Aleteia: What about divisive rhetoric in Catholic media and in social media?

Robinson: Divisive rhetoric in Catholic media was on the minds of many of our participants. Deacon Matthew Kuna from the Diocese of Allentown proposed a pastoral plan for Church leaders to deal with the division online that often seeps into the parish community as well. The proposal is built around the process of discernment, providing pastors with a strategy for helping parishioners evaluate the messages they are seeing online. Even the most divisive Catholic commentators are representing convictions that many people in the Church today hold, even if they are ill-informed. Deacon Kuna's proposal would help pastors who are trying to help members of their community make sense of the information overload online. As bad as some of the online rhetoric can be, it can also provide a teaching moment. 

Aleteia: You note that all of the presenters focused on the "power of authentic forms of human communication" for building communities. Does authentic mean in the flesh? Is there a consensus that we should be using technology to facilitate meeting in person, rather than using technology to avoid meeting in person?

Robinson: There is a growing sense that technology is best used as a means rather than an end to forming authentic human relationships and community. As embodied creatures our desire is to dwell with one another and share experiences. The online experience lacks the "incarnate" dimension of our existence. The Catholic faith is rooted in the Incarnation of Jesus Christ and that reality cannot be fully expressed in a tweet or viral video. We ourselves must become mediums of God's love. As St. John says at the end of his second epistle, "I write to you now with paper and ink but I long to be with you face to face so that our joy may be complete." 

Aleteia: In the course of the symposium and the graduate program, did you get a sense that Catholic media is an effective tool for evangelization? How can it be improved?

Robinson: Catholic media is like the sower that broadcasts the seed, the Word of God, liberally to all corners of the field. But as the parable of the sower reminds us, the ground is not always able to receive the seed in a way that helps it bear fruit. Rocks and thorns and birds can snuff out the seedling before it has a chance to take root. The implication for evangelizers is that we have to pay as much attention to the ground, the cultural environment we inhabit as we do to the seed that we are casting. Archbishop Fulton Sheen, a powerful media evangelizer in his time, used to say that he was an agriculturalist, a tiller of souls. This is good advice to remember in a complex media age. Remember the person on the other end of the line and do the hard work of preparing the soil (the soul) by cultivating authentic personal relationships rather than superficial ones. 

Aleteia: How can we evangelize today? 

Robinson: We spent a fair amount of time at the conference talking about the role of art and beauty in evangelization. We toured Notre Dame's Basilica and discussed how the architecture and stained glass windows arrest the attention of the viewer and become a powerful moment for education and evangelization. This is what we mean by an "environmental" approach to Catholic communications. It's more than what we post online, it's the spaces we inhabit and the beauty we experience together that can persuade people, whether they have faith or not. 

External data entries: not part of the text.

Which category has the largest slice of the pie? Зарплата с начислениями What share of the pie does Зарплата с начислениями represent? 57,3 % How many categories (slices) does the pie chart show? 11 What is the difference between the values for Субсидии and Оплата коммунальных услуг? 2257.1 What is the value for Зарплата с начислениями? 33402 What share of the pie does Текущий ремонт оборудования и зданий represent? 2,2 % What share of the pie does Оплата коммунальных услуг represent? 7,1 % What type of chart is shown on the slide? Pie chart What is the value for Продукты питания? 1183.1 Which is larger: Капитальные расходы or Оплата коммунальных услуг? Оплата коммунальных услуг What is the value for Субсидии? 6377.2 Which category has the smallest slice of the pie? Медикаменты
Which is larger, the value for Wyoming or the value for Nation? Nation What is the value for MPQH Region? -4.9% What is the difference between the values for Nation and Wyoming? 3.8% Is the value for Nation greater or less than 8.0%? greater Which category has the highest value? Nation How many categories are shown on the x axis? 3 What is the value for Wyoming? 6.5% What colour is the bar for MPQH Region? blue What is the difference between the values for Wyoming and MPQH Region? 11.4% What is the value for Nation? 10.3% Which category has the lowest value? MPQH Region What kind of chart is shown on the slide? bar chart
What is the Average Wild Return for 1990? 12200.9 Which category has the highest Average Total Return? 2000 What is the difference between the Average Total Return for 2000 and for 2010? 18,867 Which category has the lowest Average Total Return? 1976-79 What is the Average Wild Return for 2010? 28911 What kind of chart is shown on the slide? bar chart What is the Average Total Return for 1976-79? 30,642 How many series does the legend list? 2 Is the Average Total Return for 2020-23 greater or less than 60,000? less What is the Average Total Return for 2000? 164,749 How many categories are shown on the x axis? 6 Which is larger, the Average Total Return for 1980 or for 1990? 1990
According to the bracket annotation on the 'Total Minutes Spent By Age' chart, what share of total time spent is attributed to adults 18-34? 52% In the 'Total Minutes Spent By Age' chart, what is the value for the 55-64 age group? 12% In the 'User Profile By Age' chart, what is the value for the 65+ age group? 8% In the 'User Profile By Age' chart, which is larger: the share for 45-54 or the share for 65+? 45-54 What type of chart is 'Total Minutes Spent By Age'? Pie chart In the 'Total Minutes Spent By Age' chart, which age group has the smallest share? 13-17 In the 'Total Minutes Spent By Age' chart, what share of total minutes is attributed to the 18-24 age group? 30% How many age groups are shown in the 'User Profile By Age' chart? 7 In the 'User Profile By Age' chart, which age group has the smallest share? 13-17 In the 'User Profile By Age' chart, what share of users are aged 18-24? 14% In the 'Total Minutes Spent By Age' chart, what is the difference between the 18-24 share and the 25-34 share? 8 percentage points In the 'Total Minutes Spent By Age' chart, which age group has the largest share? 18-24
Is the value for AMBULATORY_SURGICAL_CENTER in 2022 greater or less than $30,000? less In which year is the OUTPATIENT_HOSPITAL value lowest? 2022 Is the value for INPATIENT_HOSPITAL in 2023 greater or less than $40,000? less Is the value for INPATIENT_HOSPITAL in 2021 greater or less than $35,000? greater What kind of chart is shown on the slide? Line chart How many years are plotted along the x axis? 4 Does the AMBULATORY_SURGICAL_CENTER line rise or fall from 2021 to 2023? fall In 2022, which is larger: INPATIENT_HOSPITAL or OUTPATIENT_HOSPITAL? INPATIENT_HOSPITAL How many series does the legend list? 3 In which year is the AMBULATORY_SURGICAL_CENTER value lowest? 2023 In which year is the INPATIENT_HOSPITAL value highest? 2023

Aleteia: In his keynote address, Fr. John Wauck of the Pontifical University of the Holy Cross talked about the modern world’s sense of alienation and the way Catholic authors like Walker Percy and Flannery O’Connor offered a means of reconnecting to “the mystery of being human,” through their writing. What would Walker Percy make of our world today?

Robinson: I think Percy would find the internet to be a great example of what he was diagnosing in his essays and novels. In fact, a lot of the ground he explored prefigured our current moment. His famous novel The Moviegoer could be retold today as The YouTuber. The way in which young people find so much meaning and immediacy in online experiences is a direct reflection of the tension experienced by Binx Bolling in the novel who lost himself in books and movies. It's a syndrome that makes it hard to form lasting relationships.